How Did Christmas Movies Become “A Thing”?
Assorted Flavors features listicles and other movie-related goodies.
By Erin Gold
The first Christmas movie ever made, Santa Claus (1898), may not be a staple of modern holiday viewing, but it set the stage for a most cherished tradition: watching comforting Christmas movies with loved ones. But how did watching holiday movies every year become part of the annual American zeitgeist? Here are four reasons.
1. World War II
Like many aspects of social and cultural traditions in the United States, we can blame and thank World War II. (The explosion of holiday pop music follows a similar trajectory: think the great Johnny Mathis and the incredibly problematic Bing Crosby. But that’s another story!) While soldiers and support workers were spread across the globe, they yearned for home and traditions, especially around the holidays. Humans crave familiarity. Simply put, war is hell and holidays are cozy.
2. Mass Media
Combine that atmosphere with mass media becoming more and more mass by the day, and you get a gigantic export of American culture. Music and movies, especially in the 1940s, dictated these cultural norms. All of a sudden, even if you’d never really had a Christmas tree or been caroling before, these practices and rituals were in your mind. And since American cultural hegemony rose after the war, naturally movies played a crucial role in spreading those traditions.
At the same time, the advent of television made the tradition of movie-watching stick, due to the early Big Three networks (NBC, CBS, and ABC) rebroadcasting old films to fill airtime. This is how It’s a Wonderful Life became so synonymous with family viewing—it aired a ton over the nascent medium around late December when most people were stuck and snowed-in at home. Marshall McLuhan, a noted media scholar who infamously appeared in Annie Hall, said the medium was the message. And one key message of television was that you could stay in and enjoy movies from the comfort of your own home. As TV sets became a more common fixture in American homes, holidays movies became a more solid tradition.
3. Physical Media
In the ‘80s, with the rise of VCRs, this tradition became even more entrenched. You could watch Christmas Bloody Christmas whenever you wanted, not whenever the network wanted to broadcast it. Even if the mood struck in July, so be it. You had a VCR and thus the freedom to watch Christmas movies whenever you pleased. With the later arrival of DVDs, Blu-rays, and a myriad of streaming services, the at-home holiday movie watching tradition continues.. In fact, entire streaming networks have made the holidays their chief moneymakers.
4. The Internet
So, what is your favorite holiday must-watch? According to Newsweek, the most popular holiday movie in the United States is A Christmas Story, followed by Elf.

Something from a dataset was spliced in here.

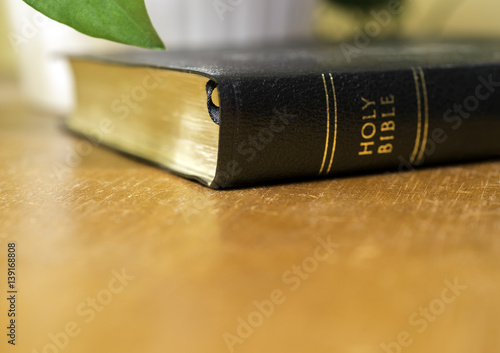 Holy bible lying on wooden table beside plant, golden glow background, Christian concept
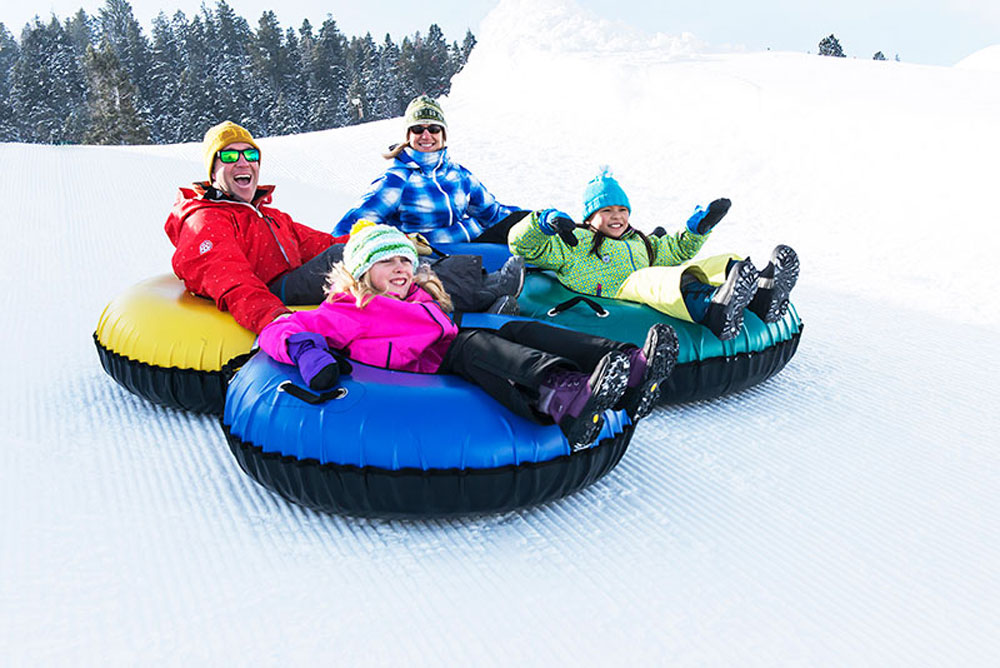 Family Tubing Down Slope in Park City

My family reveres National Lampoon’s Christmas Vacation and The Muppet Christmas Carol (arguably the best film adaptation of Dickens, fight me) every single year. While A Christmas Story and Elf reign supreme with good reason, It’s A Wonderful Life, White Christmas, The Grinch Who Stole Christmas, Gremlins, Miracle on 34th Street, and of course Die Hard occupy similar spaces in many families.
Unlike other cringey cultural practices from the 1950s, it seems destined that this ritual is here to stay and continues to evolve. Considering how easy it is to share login information, links, and files online, our ways of sharing movies with our loved ones is easier than ever. Our grandparents could only dream about the immediacy of movie watching these days. You simply tap some buttons and voila! Bad Santa is fired up and ready to play on your magical space phone. What’s next for the comfy cozy tradition of watching holiday movies? Only time will tell.